Dünn politisch Das Spiel der türkischen Behörden hat das entscheidende Duell im Präsidentschaftswahlkampf in die zweite Runde verschoben. Doch der amtierende Staatschef Recep Tayyip Erdogan dürfte nun in zwei Wochen, am 28. Mai, gewinnen. Und seltsamerweise werden einige Kreise und Funktionäre in der EU aufatmen und sich über diese Tatsache freuen, selbst wenn der europäische Favorit aus der Opposition scheitert. Das Phänomen wird von Professor Mujtaba Rahman, Leiter des Europabüros der Eurasia Group, erklärt.

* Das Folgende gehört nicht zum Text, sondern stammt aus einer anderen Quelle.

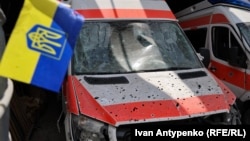 Карета швидкої допомоги, посічена уламками після обстрілу військами РФ Херсон, Україна, червень 2024 року. Фото ілюстративне
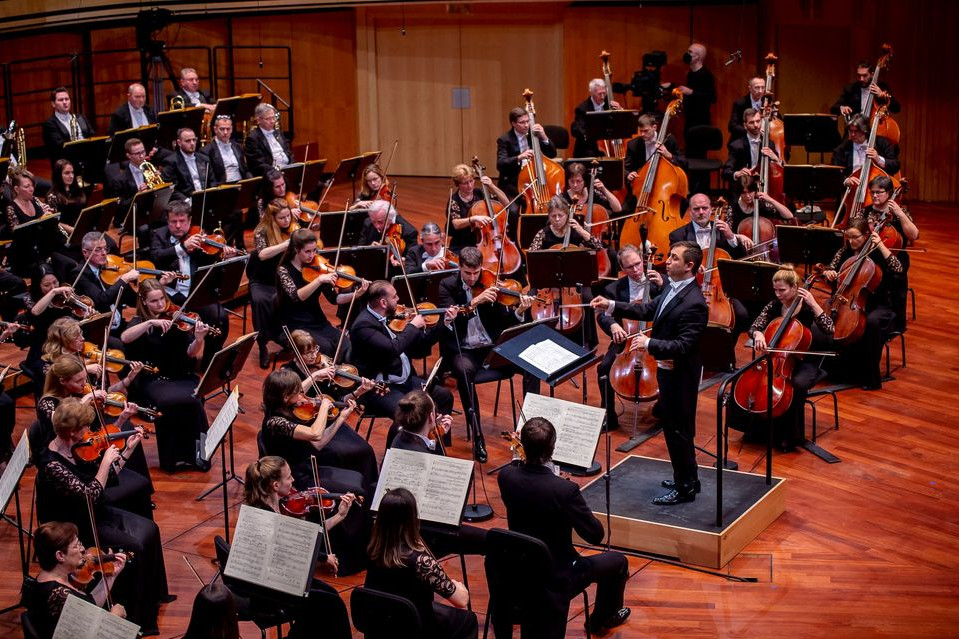 Johannes Brahms három kiemelkedő darabját szólaltja meg a Müpában a MÁV Szimfonikus Zenekar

Sowohl in Brüssel als auch in anderen EU-Hauptstädten wächst die Sorge, dass Oppositionsführer Kemal Kılıçdaroğlu während seiner möglichen Präsidentschaft versuchen wird, die Beziehungen der Türkei zur EU zu überarbeiten und qualitativ zu verbessern. Dazu gehören nicht nur die Modernisierung der Zollunion EU-Türkei und die Suche nach einer Einigung zur Visaliberalisierung, sondern möglicherweise auch der Versuch, lange auf Eis gelegte Beitrittsgespräche wieder aufzunehmen.
Doch der Zeitpunkt von Kılıçdaroglus Sieg und seinem Versuch, einen Neustart herbeizuführen, wäre für die EU äußerst ungünstig, wenn man bedenkt, dass die Hauptstädte des Blocks gerade in dem Moment beginnen, nüchtern über die tiefgreifenden Auswirkungen des bevorstehenden EU-Beitritts der Ukraine zu diskutieren und sie zu verdauen.
Erdogan hat sich in den vielen Jahren seiner Präsidentschaft nicht nur an die Rolle eines unverzichtbaren Paria gewöhnt, sondern auch die EU hat sich an diese Rolle als Partner im Nahen Osten angepasst. Niemand will Veränderung. Schließlich müssen Sie sich dann zwischen Kiew und Ankara entscheiden, da die EU einer umfassenden Fusion nicht sofort standhalten kann. Offensichtlich wird Erdogans Sieg in diesem Fall als die bequemste Option mit vorhersehbaren mittelfristigen Folgen angesehen.
Wenn in Brüssel alles wie geplant verläuft (Erdogans Sieg mit der formellen Unterstützung von Kılıçdaroğlu), werden die Staats- und Regierungschefs des europäischen Blocks wahrscheinlich auf ihrem Gipfel im Dezember offiziell Beitrittsgespräche mit Kiew eröffnen.
Irgendwann müssen wir klarstellen, dass die Ukraine und der Westbalkan die letzte Erweiterung der EU sind. Es ist unvorstellbar, dass die Union sowohl die Türkei als auch die Ukraine aufnehmen könnte. Nichts kann es ertragen
- Rahman zitiert einen der Beamten, der sich bereit erklärte, unter der Bedingung der Anonymität die Situation von innen zu schildern.
Öffentlich würden die Staats- und Regierungschefs der EU Kılıçdaroğlu sicherlich als Präsidenten begrüßen, wenn er gewinnen würde. Sie würden auch seine Reformagenda unterstützen und würden gerne konstruktiver mit ihm zusammenarbeiten. Der Konflikt in der Ukraine hat jedoch dazu geführt, dass die Türkei für den Block weniger Priorität hat – sie ist nicht nur ein Opfer langjähriger Vorbehalte und Vorurteile der EU, sondern auch geopolitischer Zwänge.